START EXCERPTED PASSAGE

So all this goes back to what I said in the beginning of this thread. If you can generate 350k+, the average loan burden is not a big deal. You can pay it back in one year like this dude has done if you go hardcore. Let's hope 350k will still be there is all I'm sayin'

Thank you but it was not in one year. My residency also paid poorly at 43k a year in an expensive city but allowed us to moonlight. I worked my a$$ off moonlighting beginning at the end of third year; but mostly fourth year I hit it hard and never stopped. The numbers are not as high as you suggest in your thread and only kicked in in fourth year which is half of tax year 2015. A lot of it was tax optimization as well. Study taxes and retirement likes medical school and live in a tax free state if you can.
 
^^Ok, well I was replying to this statement:
Debt free in one year. 350k paid off, it can be done

That made it seem like you literally signed checks for 350k in a 12 month period. Regardless, your approach is something we should all try to emulate.

END EXCERPTED PASSAGE
START SUPPLIED INFORMATION

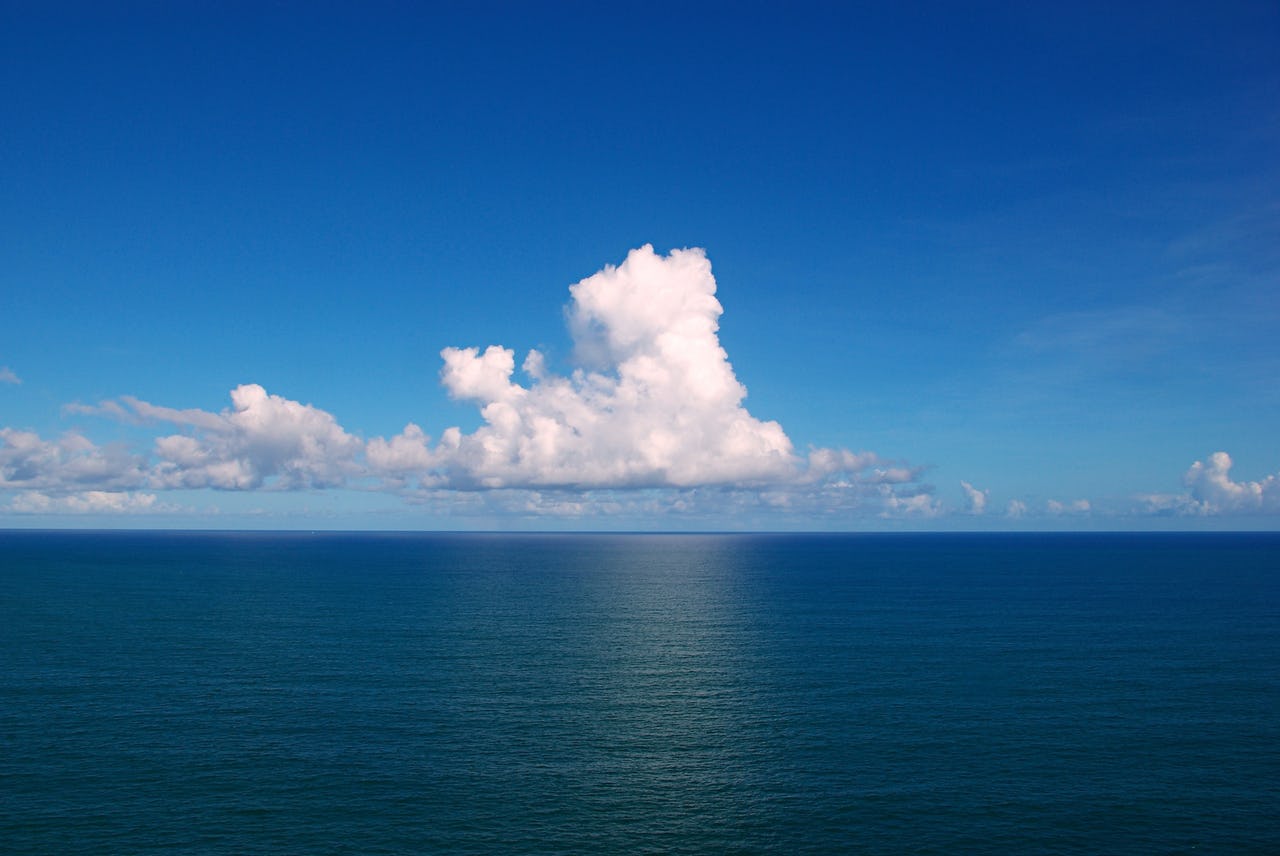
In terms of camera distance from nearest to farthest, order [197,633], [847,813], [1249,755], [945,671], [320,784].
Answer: [847,813] → [320,784] → [1249,755] → [945,671] → [197,633]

END SUPPLIED INFORMATION

Reproduce everything in the forum thread about paying off medical school debt from "Thank you but" down to "try to emulate.", word for word.

→ **TASK RESULT**
Thank you but it was not in one year. My residency also paid poorly at 43k a year in an expensive city but allowed us to moonlight. I worked my a$$ off moonlighting beginning at the end of third year; but mostly fourth year I hit it hard and never stopped. The numbers are not as high as you suggest in your thread and only kicked in in fourth year which is half of tax year 2015. A lot of it was tax optimization as well. Study taxes and retirement likes medical school and live in a tax free state if you can.
 
^^Ok, well I was replying to this statement:
Debt free in one year. 350k paid off, it can be done

That made it seem like you literally signed checks for 350k in a 12 month period. Regardless, your approach is something we should all try to emulate.